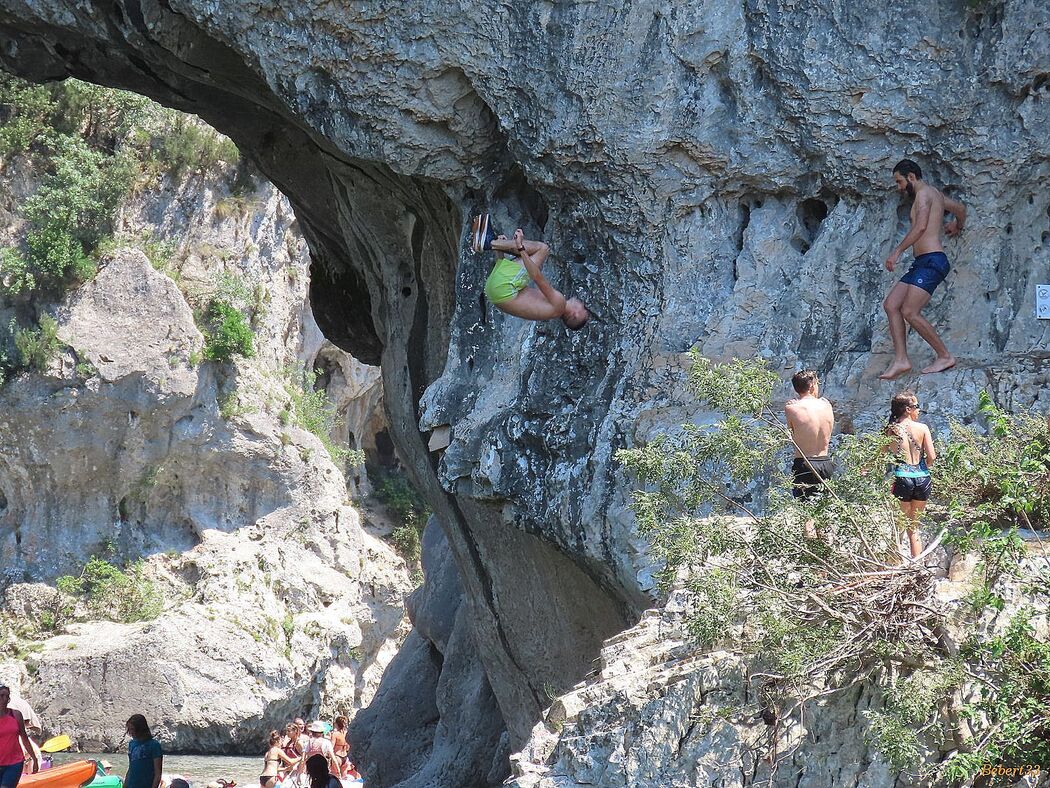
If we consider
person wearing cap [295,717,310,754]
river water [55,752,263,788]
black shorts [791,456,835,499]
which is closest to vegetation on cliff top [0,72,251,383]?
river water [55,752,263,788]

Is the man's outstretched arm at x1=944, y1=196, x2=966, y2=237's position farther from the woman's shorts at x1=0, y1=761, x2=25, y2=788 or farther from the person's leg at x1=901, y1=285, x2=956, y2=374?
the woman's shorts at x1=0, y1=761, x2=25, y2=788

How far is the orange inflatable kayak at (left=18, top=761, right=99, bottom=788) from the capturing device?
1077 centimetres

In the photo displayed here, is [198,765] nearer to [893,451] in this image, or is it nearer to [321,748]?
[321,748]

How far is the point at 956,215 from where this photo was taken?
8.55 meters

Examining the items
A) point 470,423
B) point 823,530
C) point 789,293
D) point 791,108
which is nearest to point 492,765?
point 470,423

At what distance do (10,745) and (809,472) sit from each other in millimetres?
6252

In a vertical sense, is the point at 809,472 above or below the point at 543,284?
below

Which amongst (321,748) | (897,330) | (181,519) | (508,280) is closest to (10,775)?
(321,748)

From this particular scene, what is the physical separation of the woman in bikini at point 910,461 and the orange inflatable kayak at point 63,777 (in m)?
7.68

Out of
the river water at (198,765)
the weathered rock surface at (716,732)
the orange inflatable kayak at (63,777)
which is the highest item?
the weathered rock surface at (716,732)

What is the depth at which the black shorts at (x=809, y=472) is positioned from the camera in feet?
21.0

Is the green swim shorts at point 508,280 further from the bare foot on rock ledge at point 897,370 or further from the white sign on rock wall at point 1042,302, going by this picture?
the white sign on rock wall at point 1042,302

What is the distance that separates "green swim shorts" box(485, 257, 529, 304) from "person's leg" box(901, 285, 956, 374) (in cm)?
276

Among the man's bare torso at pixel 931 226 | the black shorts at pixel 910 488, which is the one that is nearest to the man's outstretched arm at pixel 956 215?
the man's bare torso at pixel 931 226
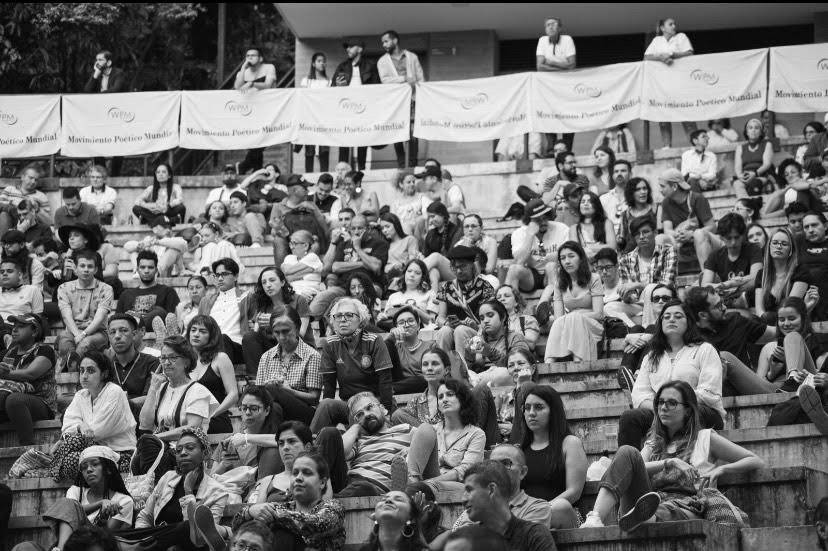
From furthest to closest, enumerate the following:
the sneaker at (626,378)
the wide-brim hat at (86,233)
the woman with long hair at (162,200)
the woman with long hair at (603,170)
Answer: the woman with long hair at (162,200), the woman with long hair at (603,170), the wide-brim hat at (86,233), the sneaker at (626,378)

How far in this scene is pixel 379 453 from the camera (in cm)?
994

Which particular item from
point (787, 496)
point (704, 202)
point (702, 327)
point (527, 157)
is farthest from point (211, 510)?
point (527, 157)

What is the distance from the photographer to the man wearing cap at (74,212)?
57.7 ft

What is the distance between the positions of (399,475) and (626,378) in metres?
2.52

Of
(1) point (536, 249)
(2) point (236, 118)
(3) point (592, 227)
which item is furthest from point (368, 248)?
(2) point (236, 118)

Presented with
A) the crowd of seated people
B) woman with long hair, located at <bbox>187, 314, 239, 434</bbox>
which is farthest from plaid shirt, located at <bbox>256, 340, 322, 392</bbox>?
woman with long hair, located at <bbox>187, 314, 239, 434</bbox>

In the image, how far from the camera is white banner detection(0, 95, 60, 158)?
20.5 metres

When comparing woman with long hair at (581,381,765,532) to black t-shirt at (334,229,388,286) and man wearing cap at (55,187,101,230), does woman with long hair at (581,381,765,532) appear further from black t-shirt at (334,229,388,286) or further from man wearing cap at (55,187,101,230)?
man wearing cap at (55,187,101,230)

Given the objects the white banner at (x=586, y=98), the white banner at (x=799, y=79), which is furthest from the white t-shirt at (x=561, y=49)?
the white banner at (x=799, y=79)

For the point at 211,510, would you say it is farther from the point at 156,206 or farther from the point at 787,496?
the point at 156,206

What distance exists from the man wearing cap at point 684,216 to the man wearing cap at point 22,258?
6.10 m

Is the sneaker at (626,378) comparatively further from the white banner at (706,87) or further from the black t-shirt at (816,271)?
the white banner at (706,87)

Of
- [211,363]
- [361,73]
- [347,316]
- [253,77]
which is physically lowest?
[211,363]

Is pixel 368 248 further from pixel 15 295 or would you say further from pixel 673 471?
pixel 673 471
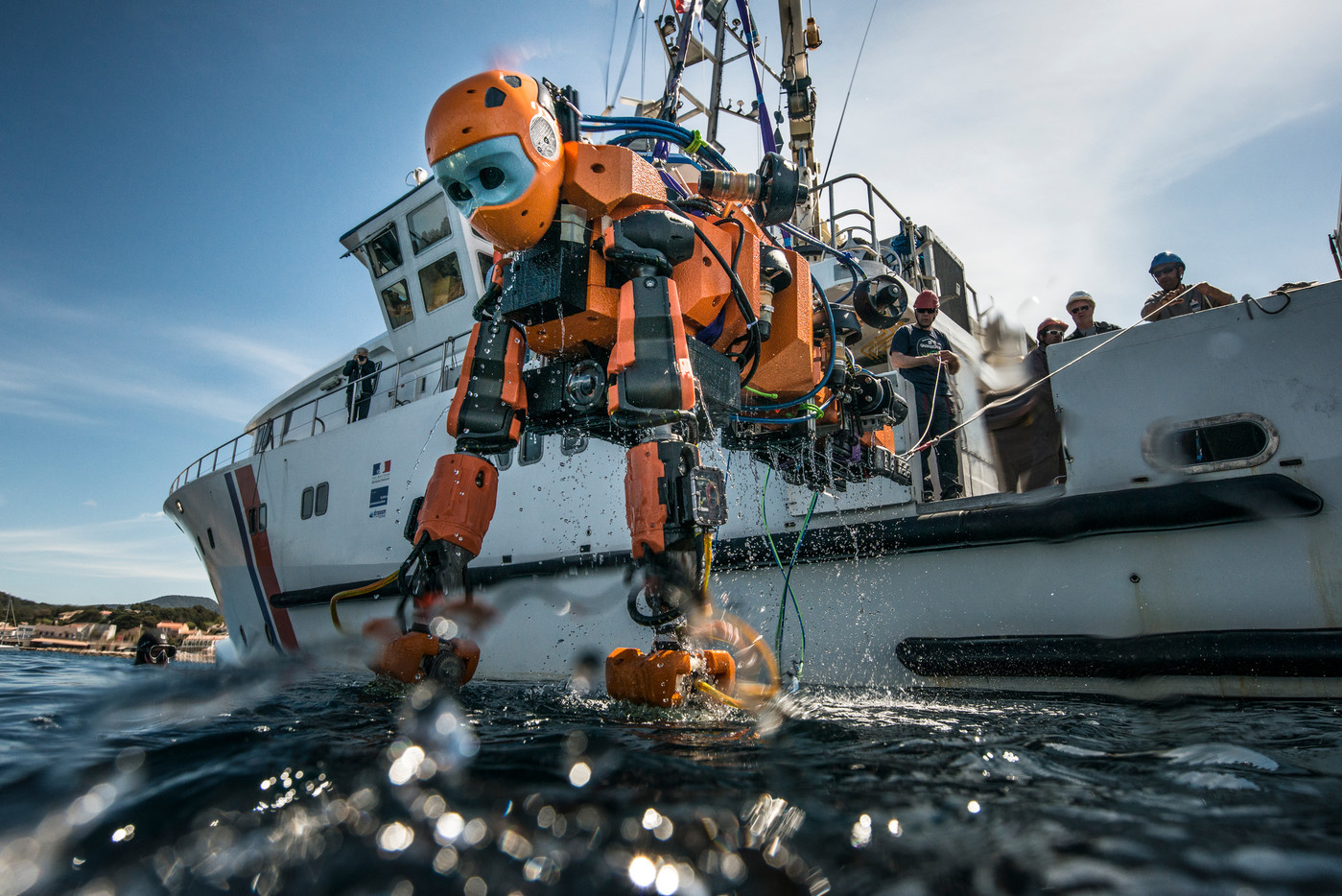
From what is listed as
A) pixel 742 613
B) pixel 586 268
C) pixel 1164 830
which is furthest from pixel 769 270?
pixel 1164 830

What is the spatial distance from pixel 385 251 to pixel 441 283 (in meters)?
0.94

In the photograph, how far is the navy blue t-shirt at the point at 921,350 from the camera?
========================================================================
WORK TO BE COMPLETED —
Set down the material exactly, every line of it, except for the pictures.

EXERCISE RESULT —
If we consider
person wearing cap [295,717,310,754]
river water [55,752,263,788]
black shorts [791,456,835,499]
which is closest to vegetation on cliff top [0,72,251,383]?
river water [55,752,263,788]

Is the man's outstretched arm at x1=944, y1=196, x2=966, y2=237's position farther from the woman's shorts at x1=0, y1=761, x2=25, y2=788 or farther from the person's leg at x1=901, y1=285, x2=956, y2=374?
the woman's shorts at x1=0, y1=761, x2=25, y2=788

How far is the orange inflatable kayak at (left=18, top=761, right=99, bottom=788) from the capturing device?
1077 centimetres

In the photo displayed here, is [198,765] nearer to [893,451] in this image, or is it nearer to [321,748]?
[321,748]

How far is the point at 956,215 from where this photo was taken?
8.55 meters

Examining the items
A) point 470,423
B) point 823,530
C) point 789,293
D) point 791,108
which is nearest to point 492,765?
point 470,423

At what distance do (10,745) and (809,472) sit from each other in millimetres?
6252

In a vertical sense, is the point at 809,472 above or below the point at 543,284?
below

Which amongst (321,748) | (897,330) | (181,519) | (508,280) is closest to (10,775)?
(321,748)

From this particular scene, what is the physical separation of the woman in bikini at point 910,461 and the orange inflatable kayak at point 63,777 (in m)?
7.68

Out of
the river water at (198,765)
the weathered rock surface at (716,732)
the orange inflatable kayak at (63,777)
which is the highest item?
the weathered rock surface at (716,732)

What is the depth at which the black shorts at (x=809, y=472) is positioned from the camera in feet?
21.0

Is the green swim shorts at point 508,280 further from the bare foot on rock ledge at point 897,370 or further from the white sign on rock wall at point 1042,302, going by this picture?
the white sign on rock wall at point 1042,302

What is the distance that separates "green swim shorts" box(485, 257, 529, 304) from "person's leg" box(901, 285, 956, 374) (in cm)?
276

Among the man's bare torso at pixel 931 226 | the black shorts at pixel 910 488, which is the one that is nearest to the man's outstretched arm at pixel 956 215?
the man's bare torso at pixel 931 226
From furthest to closest, enumerate the following:
the sneaker at (626,378)
the wide-brim hat at (86,233)
the woman with long hair at (162,200)
the woman with long hair at (603,170)
Answer: the woman with long hair at (162,200), the woman with long hair at (603,170), the wide-brim hat at (86,233), the sneaker at (626,378)

How far in this scene is pixel 379 453 from the camera (in cm)?
994

Which particular item from
point (787, 496)
point (704, 202)
point (702, 327)
point (527, 157)
is farthest from point (211, 510)?
point (527, 157)

What is the distance from the photographer to the man wearing cap at (74,212)?
57.7 ft

What is the distance between the positions of (399,475) and (626,378) in metres?
2.52

Of
(1) point (536, 249)
(2) point (236, 118)
(3) point (592, 227)
which item is furthest from point (368, 248)?
(2) point (236, 118)

Presented with
A) the crowd of seated people
B) woman with long hair, located at <bbox>187, 314, 239, 434</bbox>
which is farthest from plaid shirt, located at <bbox>256, 340, 322, 392</bbox>?
woman with long hair, located at <bbox>187, 314, 239, 434</bbox>

In the image, how far from the camera is white banner detection(0, 95, 60, 158)?
20.5 metres

When comparing woman with long hair at (581,381,765,532) to black t-shirt at (334,229,388,286) and man wearing cap at (55,187,101,230), does woman with long hair at (581,381,765,532) appear further from black t-shirt at (334,229,388,286) or further from man wearing cap at (55,187,101,230)?
man wearing cap at (55,187,101,230)

Given the objects the white banner at (x=586, y=98), the white banner at (x=799, y=79), which is furthest from the white t-shirt at (x=561, y=49)?
the white banner at (x=799, y=79)

For the point at 211,510, would you say it is farther from the point at 156,206 or farther from the point at 787,496?
the point at 156,206

What distance exists from the man wearing cap at point 684,216 to the man wearing cap at point 22,258?
6.10 m

Is the sneaker at (626,378) comparatively further from the white banner at (706,87) or further from the black t-shirt at (816,271)?
the white banner at (706,87)

Of
- [211,363]
- [361,73]
- [347,316]
- [253,77]
which is physically lowest?
[211,363]

Is pixel 368 248 further from pixel 15 295 or would you say further from pixel 673 471?
pixel 673 471
From what is listed as
A) pixel 742 613
B) pixel 586 268
C) pixel 1164 830
which is furthest from pixel 769 270?
pixel 1164 830

What is the spatial distance from pixel 385 251 to pixel 441 283 (in meters)?
0.94

In the photograph, how far is the navy blue t-shirt at the point at 921,350 from the camera?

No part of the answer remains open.